Bentley tells AFN she is supporting a related bill in the Arkansas Senate, SB 43. That legislation deals with a newer issue arising in some public schools: wig-wearing, half-naked drag queens performing in front of students. The drag queens are being welcomed by unapologetic school officials because it promotes “tolerance” and “acceptance.”
Such an incident most recently occurred at a “diversity breakfast” in Columbia, Missouri, where middle school students were in attendance and parents were not informed drag queens (pictured below) were performing.
Bentley says Senate Bill 43, if passed, prohibits children from attending sexually-suggestive drag shows in Arkansas much like they are banned from adult bars and strip clubs.
“It classifies them as a sexually-oriented business, as we have with a strip club, or anything like that,” Bentley explains. “We put them in the same classification as a sexually-oriented business.”

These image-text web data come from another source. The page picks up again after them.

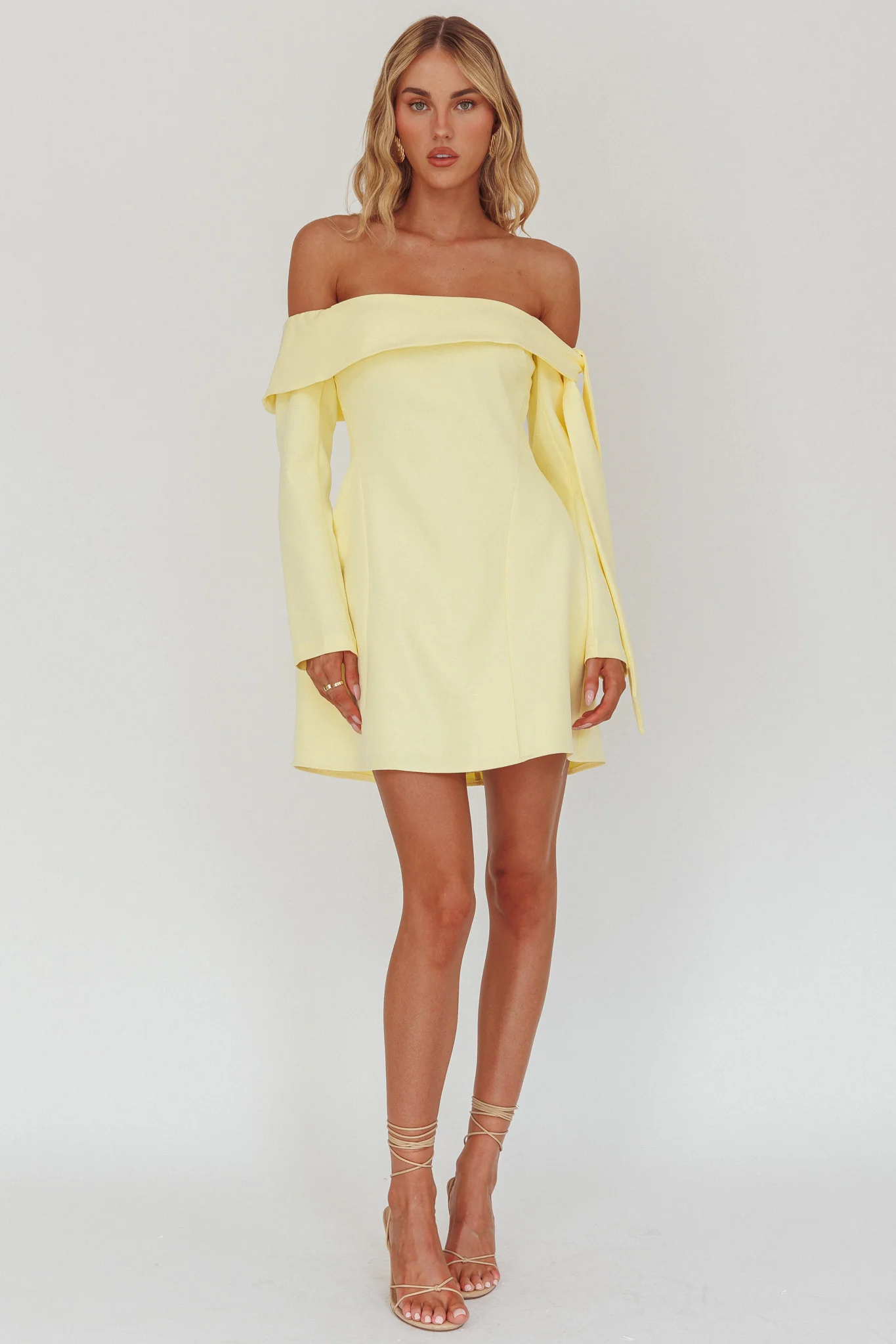 Aurora Sky Off-Shoulder Tie Mini Dress Lemon - luluinthesky
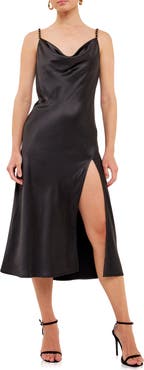 Endless Rose Chain Strap Satin Midi Slipdress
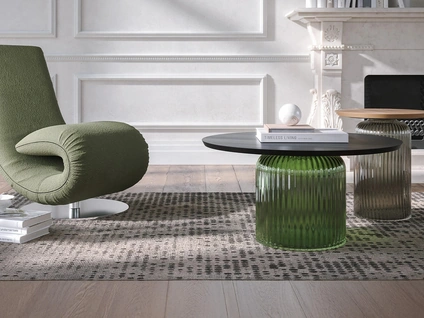 Tavolino Soffio Èlite in vetro con top in legno di Tonin Casa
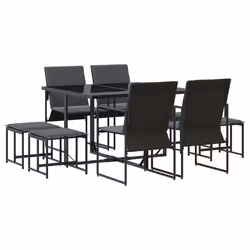 vidaXL Set da Pranzo per Giardino 9 pcs Nero Acciaio - Vista aggiuntiva 2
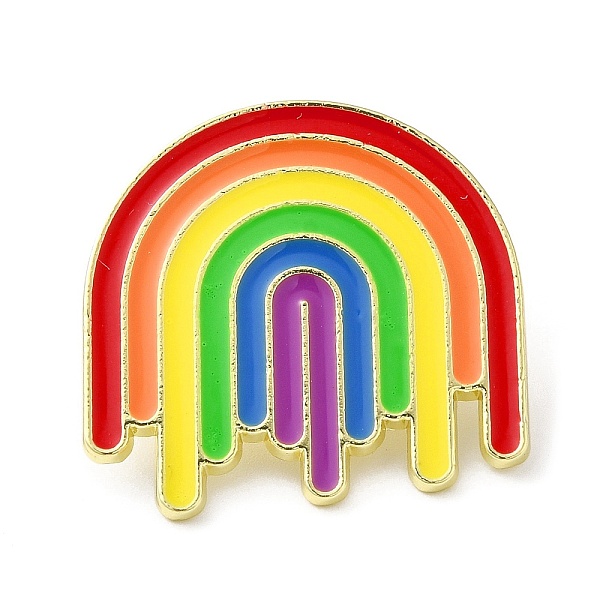 

PandaHall Pride Rainbow Enamel Pins, Golden Alloy Brooch, Arch, 25x26x1.5mm Alloy+Enamel Arch Red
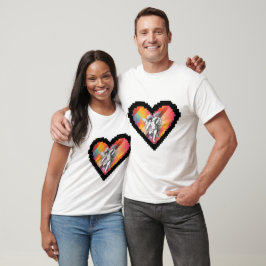 Camiseta Coração arco-íris de Mikitiez cupido pixelart verã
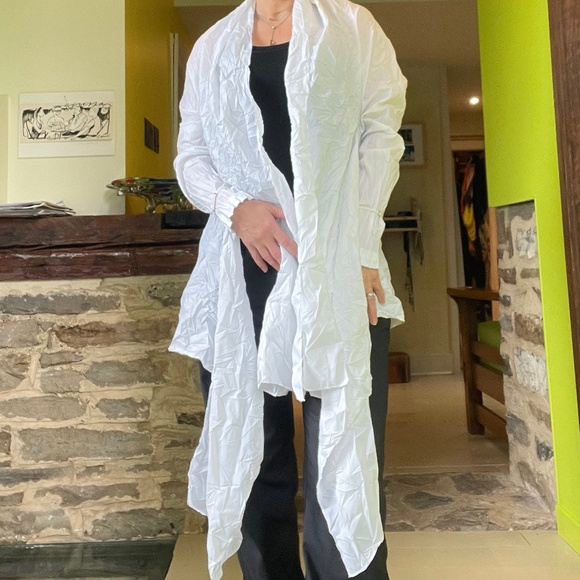 Marie Saint-Pierre designer. White versatile coverall. Light crumpled fabric. S - Picture 5 of 17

In the case of the Missouri event, the event’s organizers claimed the middle schoolers witnessed a “G-rated performance” and said only two parents complained, The Columbia Daily Tribune reported.
That story also reports Missouri’s attorney general, Andrew Bailey, has since warned Columbia Public Schools it likely violated a state law prohibiting school children from attending a drag show. Thanks to state legislators, that law took effect in August.